Dependent Database Information Is Complete and Examination Cases Are Accurately Scored
Reference Number: 2003-40-091
This report has cleared the Treasury Inspector General for Tax Administration disclosure review process and information determined to be restricted from public release has been redacted from this document.
March 27, 2003
MEMORANDUM FOR COMMISSIONER, WAGE AND INVESTMENT DIVISION
FROM: Gordon C. Milbourn III /s/ Gordon C. Milbourn III
Acting Deputy Inspector General for Audit
SUBJECT: Final Audit Report - Dependent Database Information Is Complete and Examination Cases Are Accurately Scored (Audit # 200240075)
This report presents the results of our review to determine whether the Internal Revenue Service’s (IRS) Dependent Database, used to identify Earned Income Tax Credit (EITC) overclaims, is complete and accurate and has adequate controls. This audit was conducted as a follow-up to a prior Treasury Inspector General for Tax Administration audit.
In summary, the IRS has instituted adequate controls to help ensure the completeness and accuracy of the Dependent Database. The database includes data from all 50 states and the District of Columbia. Criteria from the previous EITC examination selection methods have also been incorporated into the Dependent Database. In addition, analyses of a judgmental sample of database records revealed no instances of incomplete or inaccurate data in the database, and an analysis of a randomly selected sample of Dependent Database returns revealed no instances of inaccurate scores. However, validation of the accuracy and currency of data from other Federal and state agencies used in the Dependent Database was outside the scope of this review.
No recommendations were made in this report. However, we provided a copy of the report to IRS management for comments prior to issuance. IRS management decided not to provide any written comments since the report was positive and had no recommendations requiring their action.

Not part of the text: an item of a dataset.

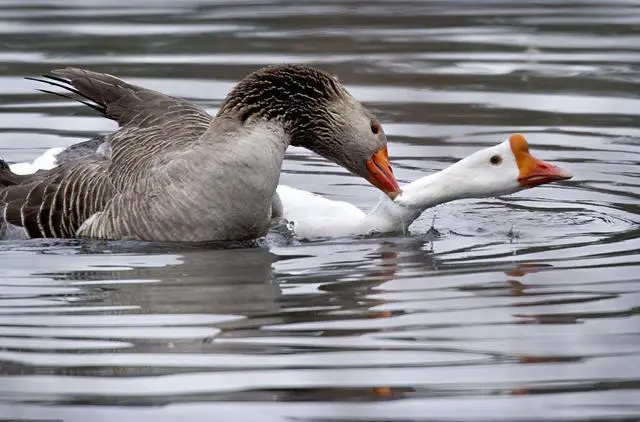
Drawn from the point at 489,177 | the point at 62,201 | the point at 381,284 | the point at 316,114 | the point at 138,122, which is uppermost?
the point at 316,114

Copies of this report are also being sent to the IRS managers who are affected by the report finding. Please contact me at (202) 622-6510 if you have questions or Michael R. Phillips, Assistant Inspector General for Audit (Wage and Investment Income Programs), at (202) 927-0597.
The Congress has long been concerned with the administration of the Earned Income Tax Credit (EITC) program. Erroneous EITC claims are a source of significant loss of revenue for the Federal Government. The Internal Revenue Service (IRS) estimated that between $8.5 and $9.9 billion (27.0 percent to 31.7 percent) of the $31 billion in EITC claimed for Tax Year 1999 were in error. One of the main causes for these errors was taxpayers claiming children who did not meet the qualifications for the EITC. Children used by taxpayers to qualify for the EITC must meet relationship, age, and residency tests. In addition, the child used to qualify for the EITC cannot be the qualifying child of another person with a higher modified adjusted gross income, and the taxpayers claiming the EITC cannot be used as qualifying children of other taxpayers claiming the EITC.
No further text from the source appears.